Most women in the UK reach the menopause, or 'change of life' as it's sometimes called, at around the age of 50, although for some it will start much earlier, in their 30s or 40s.
The physical and emotional symptoms that the menopause can cause include hot flushes, night sweats, mood swings and vaginal dryness, all of which can put a dampener on your sex life if you aren't careful.
There's no reason why women who have passed the menopause shouldn't feel desire and wish to engage in sexual activity, but as your body changes then so will your needs in the bedroom.
Almost every woman who experiences the menopause will experience vaginal dryness, meaning that the key to comfortable penetration is using lubricant.
If you haven't needed to use it before, don't be shy about starting—many of the lubricants available today are not only useful, but can actively enhance penetrative sex, making it more enjoyable for all parties concerned!
The hot flushes which we all associate with the menopause are another thing that can extinguish a burning passion before things have even heated up; it can feel distinctly un-sexy to be overheating while you're seducing your partner.
Alleviate this as much as possible by keeping the bedroom cool with a fan and avoiding getting under the covers. If it's becoming a serious issue, visit your doctor, who may be able to prescribe medicine to help.
Not all of the changes that your body will go through are physical and one change which many women experience is a nosedive in their self-confidence levels.
The menopause may change the way that you think about your body and sexuality, so make sure your partner is aware that you aren't feeling like a total sex goddess, and that you might need a little more romancing than you used to.

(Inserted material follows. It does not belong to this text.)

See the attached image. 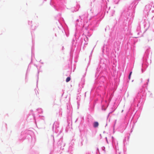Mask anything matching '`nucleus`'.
<instances>
[{"instance_id": "nucleus-1", "label": "nucleus", "mask_w": 154, "mask_h": 154, "mask_svg": "<svg viewBox=\"0 0 154 154\" xmlns=\"http://www.w3.org/2000/svg\"><path fill=\"white\" fill-rule=\"evenodd\" d=\"M99 125L98 123L97 122H95L94 123L93 126L95 128L97 127Z\"/></svg>"}, {"instance_id": "nucleus-2", "label": "nucleus", "mask_w": 154, "mask_h": 154, "mask_svg": "<svg viewBox=\"0 0 154 154\" xmlns=\"http://www.w3.org/2000/svg\"><path fill=\"white\" fill-rule=\"evenodd\" d=\"M71 79L70 77H68L66 79V82H68L69 81H70Z\"/></svg>"}, {"instance_id": "nucleus-3", "label": "nucleus", "mask_w": 154, "mask_h": 154, "mask_svg": "<svg viewBox=\"0 0 154 154\" xmlns=\"http://www.w3.org/2000/svg\"><path fill=\"white\" fill-rule=\"evenodd\" d=\"M132 73V72H130V74H129V79H130L131 75V74Z\"/></svg>"}]
</instances>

Seduction starts long before you head to the bedroom, and you're much more likely to feel mentally ready for sex if you've been wined and dined by your significant other, showered with compliments all evening and not put under pressure. Of course, this goes both ways and we all feel less self-assured as we age, so make sure your partner feels he or she is loved and appreciated too.
Once in the bedroom, you might need to engage in more foreplay, both to get in the mood and to experience orgasms, which can become few and far between after the menopause. Use lubricant for foreplay too if it's necessary, to make sure you're comfortable and happy.
The menopause could affect your sex drive either way—you could find yourself with a much higher sex drive, or it could reduce. Either way, the key to having a happy sex life after the menopause is having a happy sex life before the menopause!